According to Christopher Alban of Epic, the IMO vocabularies bridge the wide gap between the language and descriptions clinicians and the billing or specialty codes many enterprise systems are still based on.

"Historically customers used ICD-9 based terminology because they needed codes from their EMR to flow directly into their billing system," Alban said. "That worked well for the billing staff, but not as well for clinicians. ICD-9 is at its core a classification system.
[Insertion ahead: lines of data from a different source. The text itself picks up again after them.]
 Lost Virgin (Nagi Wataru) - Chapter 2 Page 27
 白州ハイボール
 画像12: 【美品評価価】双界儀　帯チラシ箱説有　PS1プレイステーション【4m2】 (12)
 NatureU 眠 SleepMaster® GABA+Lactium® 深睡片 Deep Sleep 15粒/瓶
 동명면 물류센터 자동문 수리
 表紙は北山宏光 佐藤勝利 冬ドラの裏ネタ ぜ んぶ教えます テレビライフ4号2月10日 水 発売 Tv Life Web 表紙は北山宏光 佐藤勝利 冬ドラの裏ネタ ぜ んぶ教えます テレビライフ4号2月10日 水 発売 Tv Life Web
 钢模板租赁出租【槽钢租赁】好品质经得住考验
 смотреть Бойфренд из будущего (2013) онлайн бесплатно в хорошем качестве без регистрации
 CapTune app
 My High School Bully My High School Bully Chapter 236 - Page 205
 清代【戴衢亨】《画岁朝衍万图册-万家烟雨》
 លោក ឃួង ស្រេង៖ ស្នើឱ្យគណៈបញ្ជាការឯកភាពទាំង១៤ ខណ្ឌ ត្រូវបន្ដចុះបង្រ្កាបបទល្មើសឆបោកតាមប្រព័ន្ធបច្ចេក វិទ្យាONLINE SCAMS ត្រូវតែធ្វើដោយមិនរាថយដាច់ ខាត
Doctors needed a way to describe the nuances of a clinical condition in ways that could not be found in ICD-9."

"There wasn't a problem until doctors started using these systems," agrees IMO president and CMO Andrew S. Kanter, MD.

As hospitals and other large provider organizations increasingly rely on the IT connections between clinicians, orders and documentation of care to generate accurate billing, millions and perhaps billions of dollars are at stake. It's essential, Kanter said, that clinical software not erect barriers to physician use. Medical vocabularies mapped to diagnoses and billing codes can knock down those barriers and encourage physician uptake.

"IMO provided a solid middle ground. They have the terms in a doctor friendly and findable terminology and they have the mapping between SNOMED and ICD-9 that helps makes sure the doctors will get the bills out correctly," Alban said, explaining the value of the IMO relationship. "In addition to providing vocabularies mapped to ICD-9, SNOMED CT, Mesh/ UMLA and others, IMO also takes on the job of updating and maintaining those vocabularies."

Kanter adds, "The requirement to maintain dictionaries by clients themselves have outstripped providers' capacity to do so. Requirements for full-time employees, coders and the cost of miscoding, means that outsourcing is well worth the price."

While Alban agrees that hard ROI numbers can be assigned to this function, "there's no way to attach a price tag to the happiness of the end-users."

One benefit in particular that attracted Epic's attention was IMO's dictionary of patient-friendly terms, which has been incorporated into MyChart, a shared electronic medical record used by patients and physicians. For example, ICD-9 has a term called "Lumbago." IMO translates this for patients to "low back pain." These translations make a big difference for patients using MyChart.

"Patient demand for access to data, particularly over a secure Internet connection, is really, really booming," Alban said. "We feel that this is one market differentiator for us."